Rede von Liselotte Funcke
  • Parteizugehörigkeit zum Zeitpunkt der Rede: (FDP)
  • Letzte offizielle eingetragene Parteizugehörigkeit: (FDP)
Das Wort hat Herr Bundesminister Ehmke.

  • insert_commentNächste Rede als Kontext
    Rede von Dr. Horst Ehmke


    • Parteizugehörigkeit zum Zeitpunkt der Rede: (None)
    • Letzte offizielle eingetragene Parteizugehörigkeit: (SPD)

    Herr Präsident! Meine Damen und Herren! Ich bedaure, daß der Kollege Barzel jetzt draußen ist, weil ich mich zunächst zu seinen juristischen Ausführungen äußern wollte. Ich weiß zwar, daß Herr Kollege Barzel seine juristische Ausbildung nicht vollendet hat,

    (Oho-Rufe von der CDU/CSU) trotzdem schmerzt es mich immer


    (Abg. Rasner: Herr Brandt auch nicht!)

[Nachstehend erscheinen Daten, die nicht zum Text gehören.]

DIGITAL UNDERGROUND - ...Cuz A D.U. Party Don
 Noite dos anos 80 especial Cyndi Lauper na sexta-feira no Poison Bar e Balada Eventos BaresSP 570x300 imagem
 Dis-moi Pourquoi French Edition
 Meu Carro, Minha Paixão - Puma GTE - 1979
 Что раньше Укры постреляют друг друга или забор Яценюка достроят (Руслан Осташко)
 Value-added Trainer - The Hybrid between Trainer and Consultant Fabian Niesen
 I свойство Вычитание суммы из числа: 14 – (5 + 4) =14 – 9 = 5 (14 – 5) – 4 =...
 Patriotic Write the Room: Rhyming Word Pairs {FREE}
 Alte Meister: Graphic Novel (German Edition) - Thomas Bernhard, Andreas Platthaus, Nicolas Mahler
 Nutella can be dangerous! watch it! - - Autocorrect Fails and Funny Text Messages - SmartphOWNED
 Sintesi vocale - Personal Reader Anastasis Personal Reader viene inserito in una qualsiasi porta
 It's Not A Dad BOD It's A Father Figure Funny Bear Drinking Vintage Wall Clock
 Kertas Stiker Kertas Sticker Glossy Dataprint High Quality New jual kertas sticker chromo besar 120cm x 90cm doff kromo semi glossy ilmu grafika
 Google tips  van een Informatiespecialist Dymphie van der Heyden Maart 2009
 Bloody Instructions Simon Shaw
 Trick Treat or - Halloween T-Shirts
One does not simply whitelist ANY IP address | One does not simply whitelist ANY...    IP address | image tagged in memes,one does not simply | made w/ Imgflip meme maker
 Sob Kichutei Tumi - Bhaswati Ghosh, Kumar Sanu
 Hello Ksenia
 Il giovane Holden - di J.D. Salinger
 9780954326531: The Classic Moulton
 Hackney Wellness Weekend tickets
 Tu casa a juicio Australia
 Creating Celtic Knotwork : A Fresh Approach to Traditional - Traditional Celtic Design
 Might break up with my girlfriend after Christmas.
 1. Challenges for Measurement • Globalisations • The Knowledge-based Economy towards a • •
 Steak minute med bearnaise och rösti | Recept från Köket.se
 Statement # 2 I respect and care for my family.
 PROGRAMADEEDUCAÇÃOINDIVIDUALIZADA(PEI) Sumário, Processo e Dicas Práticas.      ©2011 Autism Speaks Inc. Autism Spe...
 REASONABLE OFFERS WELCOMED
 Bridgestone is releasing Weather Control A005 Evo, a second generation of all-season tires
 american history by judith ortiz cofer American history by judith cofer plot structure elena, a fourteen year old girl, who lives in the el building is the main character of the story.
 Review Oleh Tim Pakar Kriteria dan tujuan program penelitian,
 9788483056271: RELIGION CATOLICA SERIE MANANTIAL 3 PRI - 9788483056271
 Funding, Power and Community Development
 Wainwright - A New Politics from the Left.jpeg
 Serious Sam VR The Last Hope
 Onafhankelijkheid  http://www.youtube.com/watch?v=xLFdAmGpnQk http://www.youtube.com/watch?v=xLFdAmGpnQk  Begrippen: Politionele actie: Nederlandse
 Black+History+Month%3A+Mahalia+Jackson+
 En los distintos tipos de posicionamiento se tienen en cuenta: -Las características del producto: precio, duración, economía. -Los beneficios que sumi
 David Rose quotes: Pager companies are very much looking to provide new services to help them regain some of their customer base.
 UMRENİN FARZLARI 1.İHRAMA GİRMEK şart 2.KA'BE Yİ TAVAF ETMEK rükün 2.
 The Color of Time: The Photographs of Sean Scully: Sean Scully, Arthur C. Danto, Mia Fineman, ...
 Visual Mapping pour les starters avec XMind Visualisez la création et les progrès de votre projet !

    — ja, beruhigen Sie sich erst einmal ein bißchen —, mit welcher Billigkeit von ihm juristische Argumente gebracht werden, die auch nicht dadurch richtiger werden, daß er sie in der glatten Art vorbringt, die ihn uns allen so sympatisch macht.

    (Heiterkeit und lebhafter Beifall bei den Regierungsparteien.)

    Ich erinnere mich daran, daß der Kollege Barzel bei der Diskussion über den Nichtverbreitungsvertrag anfing, Sohm- „Institutionen" zu zitieren. Die hatte er wohl aus dem ersten Semester. Ich habe mich freundschaftlich mit ihm darüber unterunterhalten. Er zitierte dort etwas über „error in objecto" bei Kaufverträgen. Die Klammer, die er in dem Satz weggelassen hat, brachte als ein Beispiel, daß man einen Sklaven kauft, es sich aber in Wirklichkeit um eine Sklavin handelt. Das brachte er als Beispiel für den Fall, daß zwei Partner einen völkerrechtlichen Vertrag unterschiedlich interpretieren. Ich war damals der Meinung, es sei unter dem Niveau, darauf zu antworten, zumal wir das doch eigentlich noch ganz gut auseinanderhalten können.

    (Heiterkeit bei der SPD.)

    Ich sage heute, daß die Berufung auf Art. 79 Abs. 1 des Grundgesetzes nicht die Spur von Seriosität haben kann. Sie wissen doch, das ist eine Formvorschrift.

    (Zurufe von der CDU/CSU.)

    — Herr Lenz und Herr Benda, Sie wissen doch,

    (Abg. Rasner: Sind Sie der Verfasser des Grundgesetzes?)

    wie diese Vorschrift in das Grundgesetz hineingekommen ist. Sie kam hinein, als man einen Vertrag hatte, von dem man nicht wußte — oder von dem Sie jedenfalls sagten, man wisse nicht genau,
    wie Karlsruhe entscheiden werde —: sind darin Verfassungsänderungen enthalten? Man hat gesagt: Für den Fall, daß welche enthalten sind, daß also der Vertrag die Verfassung durchbricht, soll das im Text klargestellt werden.

    (Abg. Rasner meldet sich zu einer Zwischenfrage.)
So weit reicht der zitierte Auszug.